The vast majority of Louisiana whites—whether hill farmers, Cajuns along the southern rivers and bayous, lumbermen in the yellow pine forests, or workers in New Orleans—were little better off than the black or white sharecroppers. Many economic changes had taken place: rice had become a staple crop on the southwestern prairies, and an oil boom had begun after the turn of the century. But just as before the Civil War, large landowners—combined with New Orleans bankers, businessmen, and politicians—dominated state government, effectively blocking political and social reform. The Populist movement, which succeeded in effecting some change in other southern states, was crushed in Louisiana.

Not until 1928, with the election of Huey P. Long as governor, did the winds of change strike Louisiana; having been so long delayed, they blew with gale force. The years from 1928 through 1960 could well be called the Long Era: three Longs—Huey, who was assassinated in 1935; his brother Earl, who served as governor three times; and Huey's son Russell, who became a powerful US senator—dominated state politics for most of the period. From a backward agricultural state, Louisiana evolved into one of the world's major petrochemical-manufacturing centers. Offshore drilling sent clusters of oil wells 60 mi (97 km) out into the Gulf. The pine lands were reforested, and soybeans provided a new source of income. What had been one of the most parsimonious states became one of the most liberal in welfare spending, care for the aged, highway building, and education. The state could afford these expanding programs because of everincreasing revenues from oil and gas.

In the mid-1980s, a drop in world oil prices rocked Louisiana's economy, hurting the oil exploration and service industries and raising the state's unemployment rate in 1986 to 13%, the highest in the nation. For most of the 1990s, in spite of an increase in service-sector and high-tech jobs, Louisiana had more people living in poverty than any other state. Louisiana had for decades been among the nation's poorest; the percentage of residents living in poverty in 1998 was 19.1%, making it the 2nd-poorest state in the nation. In 1999 it was reported that Louisiana also ranked 2nd-lowest in the nation for its care of children; the report took into account such factors as infant mortality rates, teen pregnancy rates, and children who lived in poverty or lacked health care. Other problems confronting the state at the turn of the century included racial tensions, disposing of toxic wastes from the petrochemical industry, depletion of oil and gas resources, and the ongoing struggle to institute good government.

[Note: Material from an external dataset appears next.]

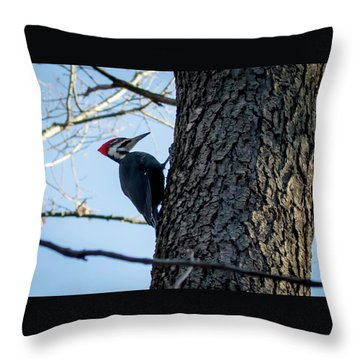 Throw Pillow featuring the photograph Pileated Woodpecker  by Ricky L Jones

The announcement in February 1985 by Russell B. Long, senator since 1948, that he would not seek reelection, and the indictment of former Governor Edwin W. Edwards by a federal grand jury on conspiracy charges during the same month, caused turmoil in Louisiana's political arena. Edwards was defeated in 1987 by Buddy Roemer, a young, well-educated Republican who promised to clean up government. In 1989, racial tensions surfaced when white supremacist David Duke, running as a Republican, narrowly won a seat in the Louisiana state legislature. Duke later ran unsuccessfully for the US Senate and for governor, but his runs for office had raised concerns about the level of frustration of many white voters. In 1995 gubernatorial candidate Murphy "Mike" Foster, Republican, promised more Roemer-like reforms. As he faced reelection four years later, some analysts said the Bayou State had made progress in building a trustworthy and responsive government. Nevertheless, Foster was criticized for favoring the oil industry and being soft on big gambling. He still managed to win another term, claiming 64% of the vote.

In 1999, Governor Murphy J. (Mike) Foster became the first Republican governor in Louisiana history to be reelected. He offered the New Orleans Saints professional football team $186.5 million in subsidies in 2002 to keep the team from moving out of the state. Foster maintained the football team had a salutary effect on Louisiana's economy.